Intron Jaccard index improves splicing outlier calling
(A) Sashimi plot of three GTEx skin not-sun-exposed RNA-seq samples showing exons 4 and 5 of KRT1. A splicing outlier was detected in the top sample with the ψ5 metric of FRASER (red). The position of the donor site of the outlier intron is indicated with a blue dashed line. Although this intron is not expressed in most other samples (dark blue) and is therefore detected with a high Δψ5 value as shown in the table on the right, its functional impact is probably minor because the canonical intron remains largely dominant.
(B) Schematic definition of the intron Jaccard index for an intron of interest (purple) defined by a donor site d and acceptor site a. The set of donor-associated reads D (red) and acceptor-associated reads A (blue) are highlighted.

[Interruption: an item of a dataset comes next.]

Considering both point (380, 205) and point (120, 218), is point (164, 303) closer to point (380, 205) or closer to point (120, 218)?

(C) Representation of different types of aberrant splicing events that can be captured with the intron Jaccard index. The right column contains the formulae to compute the intron Jaccard index of the canonical intron (black dotted line) from the split (s) and non-split (u) reads of the involved introns in each scenario.
(D) Recall of rare splice-disrupting candidate variants as defined by VEP (canonical splice-site variants, n = 1,544), MMSplice (n = 3,395), SpliceAI (n = 2,971), and AbSplice (n = 2,265) versus the rank of nominal p values from FRASER (light blue) and from an adaptation of FRASER using the intron Jaccard index (dark blue) on the GTEx skin not-sun-exposed dataset (n = 582). Different nominal p value cutoffs are indicated with shapes.